Three days missing cover

three days missing book cover

Title: Three Days Missing
Author: Kimberly Belle 
Genre: Thriller
Date of Publication: July 1, 2018
Publisher: Park Row

Kat Jenkins’s 8-year-old son, Ethan, goes missing while away on a camping trip with his class.  This book follows the story of the events that follow. The police search for him, and it quickly becomes clear that sweet little Ethan didn’t just wander off. He was taken. The novel also follows the story of the mother of another boy in Ethan’s class.  Stef seems to have it all. She’s beautiful, rich, and the wife of the mayor, but there is a lot more going on than what meets the eye…

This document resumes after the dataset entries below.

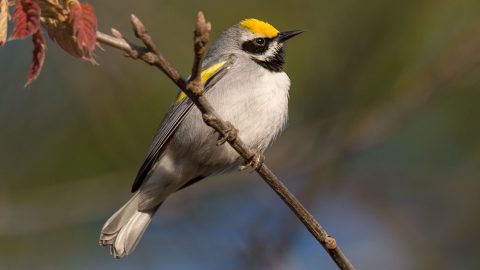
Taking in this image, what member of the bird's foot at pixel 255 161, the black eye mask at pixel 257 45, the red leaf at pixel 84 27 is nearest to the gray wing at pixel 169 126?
the black eye mask at pixel 257 45

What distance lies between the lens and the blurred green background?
5.78m

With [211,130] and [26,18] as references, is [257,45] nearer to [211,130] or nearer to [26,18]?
[211,130]

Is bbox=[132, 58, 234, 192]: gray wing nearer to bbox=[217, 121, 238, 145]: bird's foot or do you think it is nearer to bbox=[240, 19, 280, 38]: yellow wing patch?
bbox=[240, 19, 280, 38]: yellow wing patch

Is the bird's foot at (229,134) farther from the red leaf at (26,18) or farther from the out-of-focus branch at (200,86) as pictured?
the red leaf at (26,18)

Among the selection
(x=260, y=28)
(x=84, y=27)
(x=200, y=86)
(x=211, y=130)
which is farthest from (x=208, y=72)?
(x=84, y=27)

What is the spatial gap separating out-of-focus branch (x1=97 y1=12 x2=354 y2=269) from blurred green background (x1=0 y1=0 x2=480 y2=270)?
6.88ft

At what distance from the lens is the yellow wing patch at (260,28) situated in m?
5.29

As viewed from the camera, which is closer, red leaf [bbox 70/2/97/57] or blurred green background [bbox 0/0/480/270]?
red leaf [bbox 70/2/97/57]

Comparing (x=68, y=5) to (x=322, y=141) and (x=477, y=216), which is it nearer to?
(x=322, y=141)

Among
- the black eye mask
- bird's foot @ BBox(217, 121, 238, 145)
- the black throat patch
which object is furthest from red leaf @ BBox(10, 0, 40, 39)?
the black eye mask

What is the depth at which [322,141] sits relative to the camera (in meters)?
4.98

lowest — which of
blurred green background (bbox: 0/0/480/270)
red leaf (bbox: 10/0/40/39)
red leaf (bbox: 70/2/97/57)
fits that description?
blurred green background (bbox: 0/0/480/270)

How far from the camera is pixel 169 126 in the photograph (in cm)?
466

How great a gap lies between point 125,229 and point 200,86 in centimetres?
242
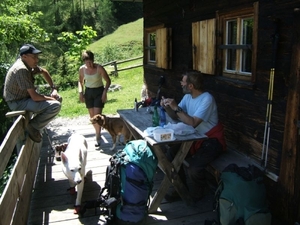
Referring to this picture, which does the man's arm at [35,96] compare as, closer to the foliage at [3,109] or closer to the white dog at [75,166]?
the white dog at [75,166]

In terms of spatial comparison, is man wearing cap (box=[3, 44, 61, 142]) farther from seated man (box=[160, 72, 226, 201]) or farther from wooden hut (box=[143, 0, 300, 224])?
wooden hut (box=[143, 0, 300, 224])

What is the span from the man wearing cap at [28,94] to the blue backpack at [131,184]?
1507 mm

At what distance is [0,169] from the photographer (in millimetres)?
2326

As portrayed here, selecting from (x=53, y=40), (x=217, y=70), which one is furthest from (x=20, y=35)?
(x=53, y=40)

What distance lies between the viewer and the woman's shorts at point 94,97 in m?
5.66

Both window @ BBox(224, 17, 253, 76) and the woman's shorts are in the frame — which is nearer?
window @ BBox(224, 17, 253, 76)

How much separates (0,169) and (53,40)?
90.5 feet

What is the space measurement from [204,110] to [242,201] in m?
1.10

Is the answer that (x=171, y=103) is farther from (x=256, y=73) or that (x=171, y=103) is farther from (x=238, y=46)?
(x=238, y=46)

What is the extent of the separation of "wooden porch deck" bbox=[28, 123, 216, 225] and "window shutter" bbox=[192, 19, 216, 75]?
172 cm

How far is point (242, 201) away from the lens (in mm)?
2732

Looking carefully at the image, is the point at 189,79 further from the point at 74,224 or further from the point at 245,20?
the point at 74,224

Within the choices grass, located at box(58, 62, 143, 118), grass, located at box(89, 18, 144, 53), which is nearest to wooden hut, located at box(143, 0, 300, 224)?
grass, located at box(58, 62, 143, 118)

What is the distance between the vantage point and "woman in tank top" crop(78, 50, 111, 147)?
18.1 feet
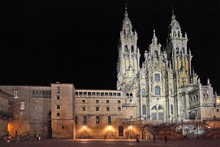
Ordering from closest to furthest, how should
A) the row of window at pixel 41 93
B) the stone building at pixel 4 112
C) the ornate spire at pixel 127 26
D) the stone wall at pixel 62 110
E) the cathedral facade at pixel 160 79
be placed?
the stone building at pixel 4 112, the stone wall at pixel 62 110, the row of window at pixel 41 93, the cathedral facade at pixel 160 79, the ornate spire at pixel 127 26

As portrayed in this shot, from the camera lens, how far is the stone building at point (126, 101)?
81.9 metres

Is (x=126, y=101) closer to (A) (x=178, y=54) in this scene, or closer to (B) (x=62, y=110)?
(B) (x=62, y=110)

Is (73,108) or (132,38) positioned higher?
(132,38)

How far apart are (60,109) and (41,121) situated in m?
6.26

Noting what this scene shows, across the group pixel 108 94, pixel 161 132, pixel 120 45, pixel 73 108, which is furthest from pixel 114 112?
pixel 120 45

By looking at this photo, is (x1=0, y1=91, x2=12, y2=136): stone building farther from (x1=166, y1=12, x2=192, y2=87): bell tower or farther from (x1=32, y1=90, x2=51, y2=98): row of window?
(x1=166, y1=12, x2=192, y2=87): bell tower

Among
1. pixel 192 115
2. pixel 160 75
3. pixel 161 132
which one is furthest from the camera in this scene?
pixel 160 75

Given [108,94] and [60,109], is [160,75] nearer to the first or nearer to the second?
[108,94]

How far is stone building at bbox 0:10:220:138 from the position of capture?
81.9 meters

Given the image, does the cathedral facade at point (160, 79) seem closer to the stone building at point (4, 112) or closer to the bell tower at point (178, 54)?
the bell tower at point (178, 54)

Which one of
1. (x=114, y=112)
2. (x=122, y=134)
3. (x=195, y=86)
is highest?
(x=195, y=86)

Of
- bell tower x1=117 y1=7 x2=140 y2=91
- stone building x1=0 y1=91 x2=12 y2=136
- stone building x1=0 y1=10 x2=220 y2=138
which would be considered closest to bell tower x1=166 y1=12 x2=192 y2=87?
stone building x1=0 y1=10 x2=220 y2=138

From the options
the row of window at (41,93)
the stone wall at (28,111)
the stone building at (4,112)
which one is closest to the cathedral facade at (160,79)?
the row of window at (41,93)

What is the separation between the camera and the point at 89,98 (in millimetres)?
87938
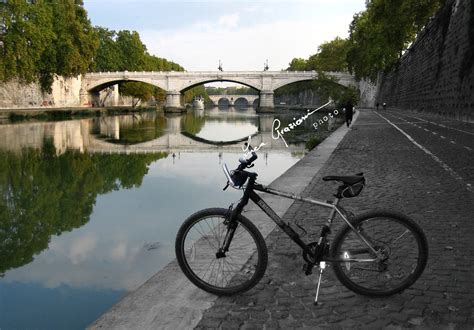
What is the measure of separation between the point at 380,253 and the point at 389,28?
1359 inches

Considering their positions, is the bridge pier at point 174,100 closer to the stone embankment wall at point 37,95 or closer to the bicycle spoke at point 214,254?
the stone embankment wall at point 37,95

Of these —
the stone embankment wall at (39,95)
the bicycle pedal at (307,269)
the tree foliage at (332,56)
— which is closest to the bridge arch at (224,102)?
the tree foliage at (332,56)

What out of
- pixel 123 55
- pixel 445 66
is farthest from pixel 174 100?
pixel 445 66

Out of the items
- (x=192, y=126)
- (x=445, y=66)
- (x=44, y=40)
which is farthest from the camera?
(x=44, y=40)

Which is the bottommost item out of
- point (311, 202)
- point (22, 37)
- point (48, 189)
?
point (48, 189)

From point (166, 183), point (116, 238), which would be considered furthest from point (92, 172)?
point (116, 238)

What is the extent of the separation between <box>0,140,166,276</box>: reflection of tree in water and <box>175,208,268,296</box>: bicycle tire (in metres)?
3.15

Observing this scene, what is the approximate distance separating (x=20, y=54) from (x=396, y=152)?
44.2m

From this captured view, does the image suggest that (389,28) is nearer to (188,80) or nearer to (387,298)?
(387,298)

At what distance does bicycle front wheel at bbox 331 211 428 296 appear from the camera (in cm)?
340

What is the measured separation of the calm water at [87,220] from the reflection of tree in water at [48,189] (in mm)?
18

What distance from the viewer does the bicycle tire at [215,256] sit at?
3.56 m

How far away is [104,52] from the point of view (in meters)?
77.5

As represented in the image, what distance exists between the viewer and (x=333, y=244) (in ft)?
11.5
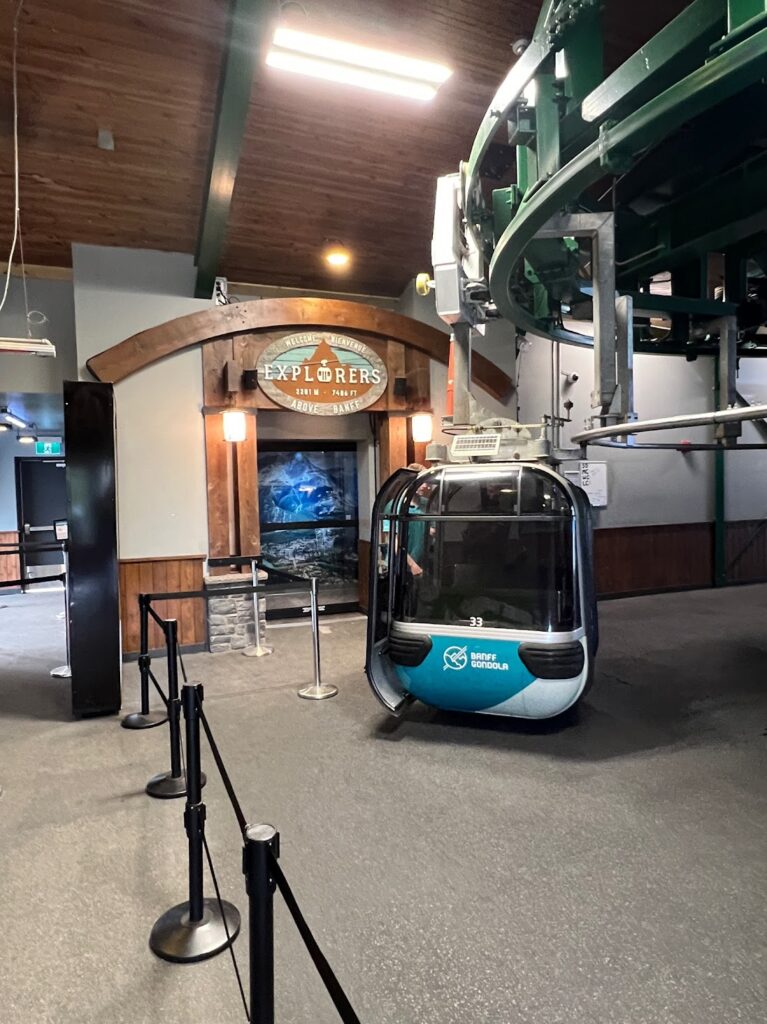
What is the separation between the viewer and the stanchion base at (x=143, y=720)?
4.36 meters

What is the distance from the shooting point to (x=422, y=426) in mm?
7043

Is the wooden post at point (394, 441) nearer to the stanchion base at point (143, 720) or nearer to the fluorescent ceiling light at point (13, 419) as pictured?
the stanchion base at point (143, 720)

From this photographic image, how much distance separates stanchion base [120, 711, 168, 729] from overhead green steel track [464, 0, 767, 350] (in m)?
3.81

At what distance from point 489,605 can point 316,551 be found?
4.39m

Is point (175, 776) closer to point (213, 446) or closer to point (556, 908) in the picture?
point (556, 908)

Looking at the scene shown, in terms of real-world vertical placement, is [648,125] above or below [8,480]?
above

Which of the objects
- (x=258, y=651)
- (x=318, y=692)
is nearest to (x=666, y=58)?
(x=318, y=692)

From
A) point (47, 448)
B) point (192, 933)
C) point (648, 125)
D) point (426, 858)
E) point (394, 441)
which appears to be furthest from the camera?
point (47, 448)

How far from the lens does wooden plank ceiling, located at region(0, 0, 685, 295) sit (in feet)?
13.9

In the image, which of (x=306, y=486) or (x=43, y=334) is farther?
(x=306, y=486)

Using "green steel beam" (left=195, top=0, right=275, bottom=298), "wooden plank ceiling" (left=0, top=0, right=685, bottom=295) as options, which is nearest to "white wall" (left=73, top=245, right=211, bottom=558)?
"wooden plank ceiling" (left=0, top=0, right=685, bottom=295)

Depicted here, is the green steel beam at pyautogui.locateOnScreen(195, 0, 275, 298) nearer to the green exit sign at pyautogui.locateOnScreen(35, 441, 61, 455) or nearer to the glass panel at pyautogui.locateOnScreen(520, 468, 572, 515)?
the glass panel at pyautogui.locateOnScreen(520, 468, 572, 515)

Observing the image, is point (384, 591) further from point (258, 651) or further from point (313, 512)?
point (313, 512)

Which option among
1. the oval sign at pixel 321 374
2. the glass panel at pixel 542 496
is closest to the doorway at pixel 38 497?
the oval sign at pixel 321 374
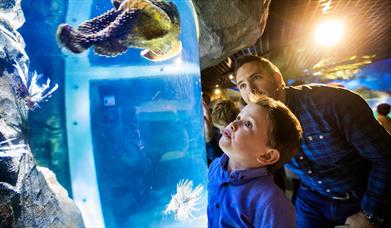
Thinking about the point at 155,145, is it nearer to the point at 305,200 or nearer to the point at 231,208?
the point at 231,208

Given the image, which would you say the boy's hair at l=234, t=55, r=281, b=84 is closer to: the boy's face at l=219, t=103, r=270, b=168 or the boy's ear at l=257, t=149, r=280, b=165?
the boy's face at l=219, t=103, r=270, b=168

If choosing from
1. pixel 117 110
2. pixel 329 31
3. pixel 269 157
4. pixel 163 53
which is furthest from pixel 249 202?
pixel 329 31

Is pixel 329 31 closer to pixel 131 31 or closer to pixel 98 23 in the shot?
pixel 131 31

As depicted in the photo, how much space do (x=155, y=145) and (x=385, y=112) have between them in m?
5.58

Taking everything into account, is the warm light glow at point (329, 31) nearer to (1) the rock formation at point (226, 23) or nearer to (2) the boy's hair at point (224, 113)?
(1) the rock formation at point (226, 23)

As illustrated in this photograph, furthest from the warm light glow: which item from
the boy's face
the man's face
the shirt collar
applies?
the shirt collar

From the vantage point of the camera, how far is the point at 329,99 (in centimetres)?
179

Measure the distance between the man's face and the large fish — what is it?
26.0 inches

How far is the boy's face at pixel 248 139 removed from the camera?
1392 mm

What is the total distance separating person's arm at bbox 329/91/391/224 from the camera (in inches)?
66.3

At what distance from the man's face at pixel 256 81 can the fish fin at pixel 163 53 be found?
661 mm

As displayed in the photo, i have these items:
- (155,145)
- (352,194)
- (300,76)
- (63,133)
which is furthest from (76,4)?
(300,76)

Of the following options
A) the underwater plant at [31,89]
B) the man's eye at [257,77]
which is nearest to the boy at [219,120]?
→ the man's eye at [257,77]

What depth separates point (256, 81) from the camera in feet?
6.53
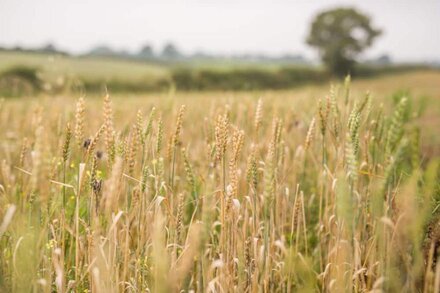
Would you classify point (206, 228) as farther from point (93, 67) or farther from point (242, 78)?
point (242, 78)

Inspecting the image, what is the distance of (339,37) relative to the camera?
49.3m

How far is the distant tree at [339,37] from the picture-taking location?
154 feet

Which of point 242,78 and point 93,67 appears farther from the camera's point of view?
point 242,78

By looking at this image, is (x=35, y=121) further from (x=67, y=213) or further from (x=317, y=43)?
(x=317, y=43)

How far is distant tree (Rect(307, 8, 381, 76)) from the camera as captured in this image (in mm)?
46891

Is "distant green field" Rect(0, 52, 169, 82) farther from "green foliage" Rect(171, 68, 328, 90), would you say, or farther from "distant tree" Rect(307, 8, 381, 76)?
"distant tree" Rect(307, 8, 381, 76)

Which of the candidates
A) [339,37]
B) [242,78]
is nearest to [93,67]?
[242,78]

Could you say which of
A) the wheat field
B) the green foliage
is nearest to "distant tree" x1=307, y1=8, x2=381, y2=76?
the green foliage

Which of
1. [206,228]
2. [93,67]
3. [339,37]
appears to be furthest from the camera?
[339,37]

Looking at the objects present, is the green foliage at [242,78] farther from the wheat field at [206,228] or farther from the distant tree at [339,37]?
the wheat field at [206,228]

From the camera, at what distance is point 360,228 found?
2.34 metres

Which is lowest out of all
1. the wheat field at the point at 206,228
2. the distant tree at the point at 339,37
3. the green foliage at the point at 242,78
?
the wheat field at the point at 206,228

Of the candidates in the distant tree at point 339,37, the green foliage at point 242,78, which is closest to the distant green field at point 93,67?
the green foliage at point 242,78

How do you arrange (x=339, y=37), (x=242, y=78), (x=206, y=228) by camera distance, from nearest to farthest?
(x=206, y=228), (x=242, y=78), (x=339, y=37)
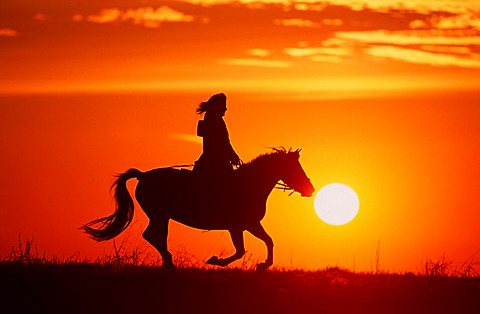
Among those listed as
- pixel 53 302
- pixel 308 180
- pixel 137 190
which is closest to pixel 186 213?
pixel 137 190

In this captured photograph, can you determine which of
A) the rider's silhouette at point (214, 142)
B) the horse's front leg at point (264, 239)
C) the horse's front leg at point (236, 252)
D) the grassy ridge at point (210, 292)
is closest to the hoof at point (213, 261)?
the horse's front leg at point (236, 252)

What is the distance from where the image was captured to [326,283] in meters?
17.1

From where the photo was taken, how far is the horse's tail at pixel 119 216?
19047 mm

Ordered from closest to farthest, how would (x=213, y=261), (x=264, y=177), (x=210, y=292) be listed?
(x=210, y=292), (x=213, y=261), (x=264, y=177)

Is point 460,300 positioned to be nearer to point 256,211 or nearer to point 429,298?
point 429,298

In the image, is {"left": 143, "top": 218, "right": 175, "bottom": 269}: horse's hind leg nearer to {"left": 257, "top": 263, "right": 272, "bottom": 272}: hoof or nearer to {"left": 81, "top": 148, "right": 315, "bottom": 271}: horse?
{"left": 81, "top": 148, "right": 315, "bottom": 271}: horse

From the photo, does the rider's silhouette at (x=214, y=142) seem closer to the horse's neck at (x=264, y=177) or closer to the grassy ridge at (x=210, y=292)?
the horse's neck at (x=264, y=177)

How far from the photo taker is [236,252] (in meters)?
18.6

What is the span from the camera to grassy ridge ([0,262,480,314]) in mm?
15727

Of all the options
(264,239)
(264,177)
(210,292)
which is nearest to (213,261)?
(264,239)

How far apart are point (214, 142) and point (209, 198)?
2.99 ft

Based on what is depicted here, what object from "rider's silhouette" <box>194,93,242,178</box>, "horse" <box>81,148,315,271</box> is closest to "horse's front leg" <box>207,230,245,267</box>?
"horse" <box>81,148,315,271</box>

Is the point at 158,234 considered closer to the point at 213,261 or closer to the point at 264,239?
the point at 213,261

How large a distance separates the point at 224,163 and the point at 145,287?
118 inches
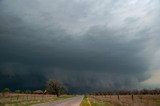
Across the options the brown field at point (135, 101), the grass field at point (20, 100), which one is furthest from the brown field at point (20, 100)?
the brown field at point (135, 101)

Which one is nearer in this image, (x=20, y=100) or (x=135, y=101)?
(x=135, y=101)

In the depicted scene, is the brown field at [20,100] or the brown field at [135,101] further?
the brown field at [20,100]

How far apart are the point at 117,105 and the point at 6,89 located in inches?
4895

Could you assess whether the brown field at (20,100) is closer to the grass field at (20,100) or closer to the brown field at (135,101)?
the grass field at (20,100)

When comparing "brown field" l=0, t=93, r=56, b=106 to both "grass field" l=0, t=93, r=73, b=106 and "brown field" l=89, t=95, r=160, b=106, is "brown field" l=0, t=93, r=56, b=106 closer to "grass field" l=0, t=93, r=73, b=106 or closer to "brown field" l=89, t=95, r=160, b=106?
"grass field" l=0, t=93, r=73, b=106

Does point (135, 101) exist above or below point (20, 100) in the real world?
below

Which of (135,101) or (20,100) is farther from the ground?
(20,100)

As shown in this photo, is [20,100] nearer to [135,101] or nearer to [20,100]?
[20,100]

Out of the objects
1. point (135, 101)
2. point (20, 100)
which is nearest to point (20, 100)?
point (20, 100)

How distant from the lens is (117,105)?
43.9 m

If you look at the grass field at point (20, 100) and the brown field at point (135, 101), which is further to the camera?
the grass field at point (20, 100)

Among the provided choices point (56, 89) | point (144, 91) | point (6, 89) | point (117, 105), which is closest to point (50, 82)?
point (56, 89)

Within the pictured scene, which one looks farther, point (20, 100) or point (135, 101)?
point (20, 100)

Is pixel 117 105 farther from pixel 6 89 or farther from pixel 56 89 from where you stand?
pixel 6 89
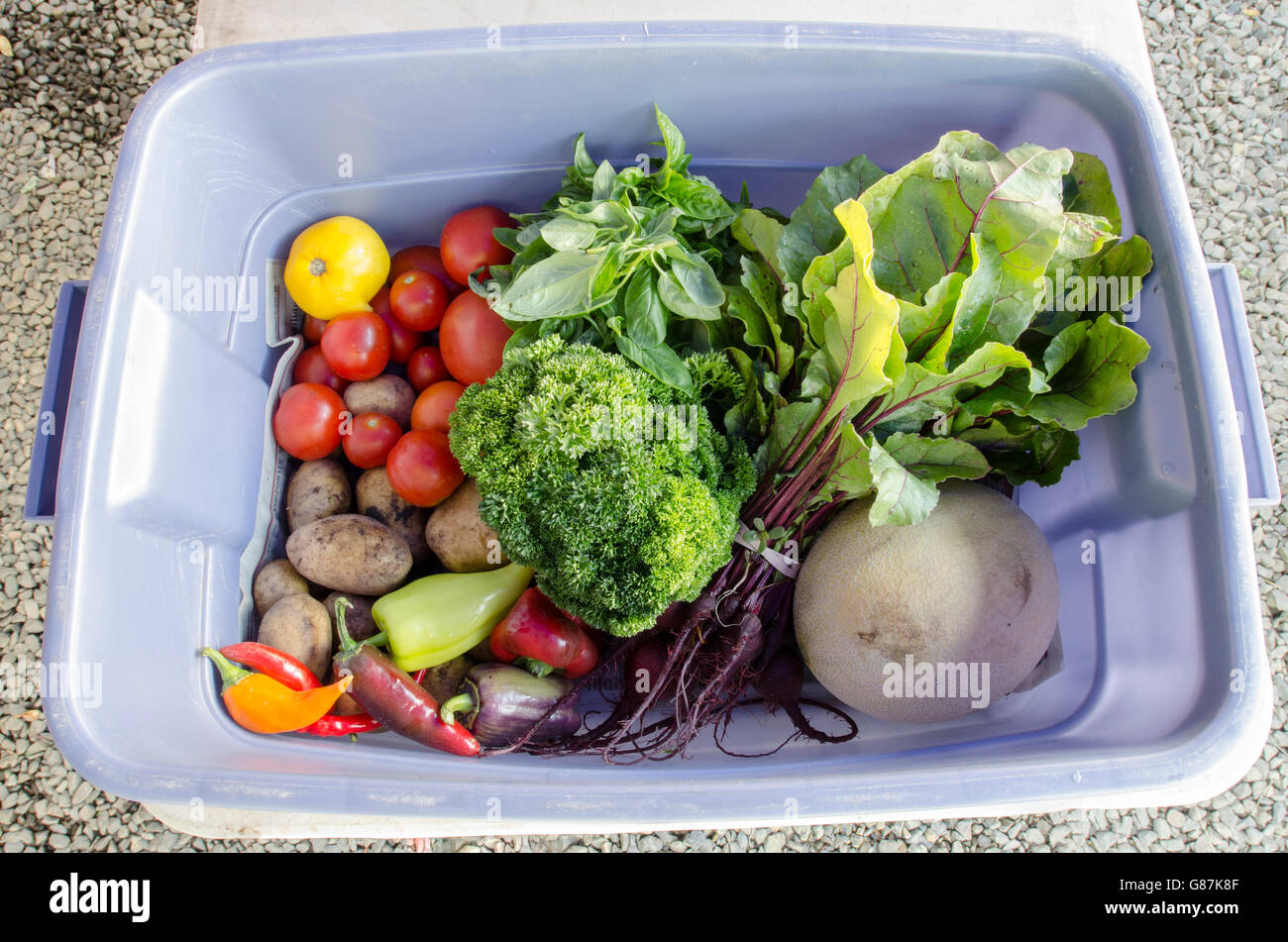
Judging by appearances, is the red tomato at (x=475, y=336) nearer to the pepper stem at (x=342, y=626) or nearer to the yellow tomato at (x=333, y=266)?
the yellow tomato at (x=333, y=266)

Told from the alternating first-person perspectives of Kat and Stef, this story is fast-paced and full of chills and thrills. While there’s a lot of information for Kimberly Belle to get through in a short amount of time, she manages to fluidly deliver it during the course of the action, without slowing down the experience with long paragraphs of exposition.  I admire this in a writer.  In the first chapter, when Kat is getting her son ready for his camping trip, driving him to the school, and dropping him off, Belle manages to drop in critical information about Kat’s rocky relationship with her soon-to-be ex-husband, her son’s genius-level IQ and social awkwardness at school, and other pieces of information that become critical as the book progresses.